Looking back at Irish history, the luck of the Irish hardly seems like luck at all. The island faced repeated invasions from the Vikings followed by the Normans with resistance to offshore domination a centuries old fact of life. The English Crown had the longest run at dominating the Irish but the terrain of the countryside and tenacity of the Celtic inhabitants made it a difficult and bloody task. Ireland was also central to attempts by the English to impose the Protestant faith on others. It was one of several battlegrounds during the Protestant-Catholic wars that raged across Europe in the 14th and 15th centuries. In Ireland, conflict between Protestants and Catholics continued to modern times.
As if political unrest was not enough, Ireland experienced the Great Famine from 1845 to 1849. Although not native to Ireland, the potato had become an important food to sustain poor Irish tenant farmers through the spare winter months. As potatoes are propagated by sprouting plants from leftover spuds from the previous crop, the species had little genetic diversity and when the potato blight disease came to Ireland, it decimated the crop. British landowners had pushed the Irish tenant farmers off the best pasture land which was used to raise beef for English consumption. Indifference from the British to the plight of their tenant farmers when the blight struck resulted in the loss of over a million lives with an additional million Irish leaving the country, mostly to America.
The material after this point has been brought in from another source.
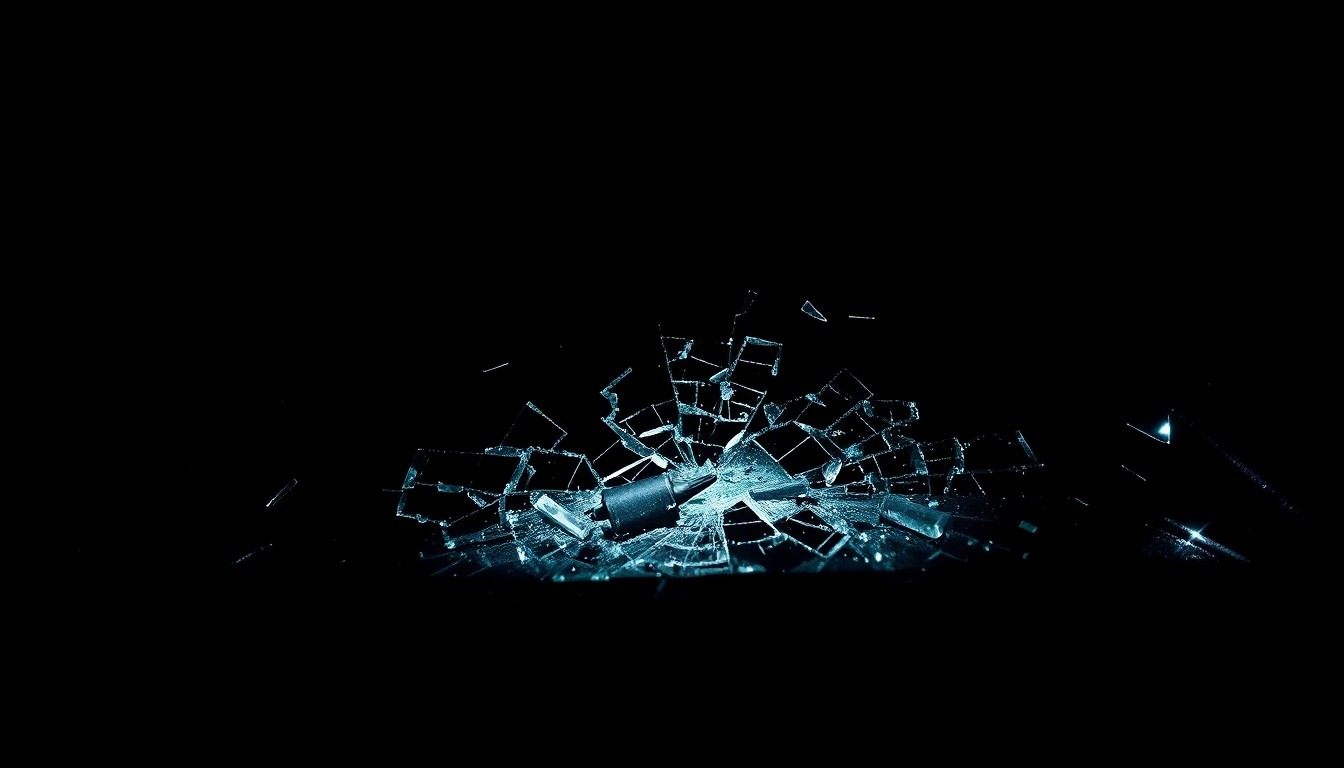 An extreme close-up photograph of a shattered car windshield or other damaged vehicle component, lit by a harsh, direct camera flash against a pitch-black background, conceptually illustrating the aftermath of a serious highway crash.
The famine fueled nationalism which led to the 20th century being a turbulent time in Ireland with civil war and eventual division of Ireland into the independent Republic of Ireland and the British governed Northern Ireland. Trouble persisted in the north and spilled into England as the Irish Republican Army carried out a violent campaign to unite Ireland. Some of the financial support for the IRA was thought to have come from Irish immigrants and their descendants who had found success in America. An uneasy peace was realized with the signing of the Good Friday Agreement in 1998. The violence killed nearly two percent of the population of Northern Ireland during the later half of the 20th century.
The luck of the Irish has not been so lucky. The phrase itself is believed to have originated in America during the gold and silver rush years when Irish miners were thought to have had a disproportionate amount of success. It certainly doesn't describe the challenges the Irish faced in their home country.
Just something to think about as you sip your pint of Guinness - Happy St. Patrick's Day!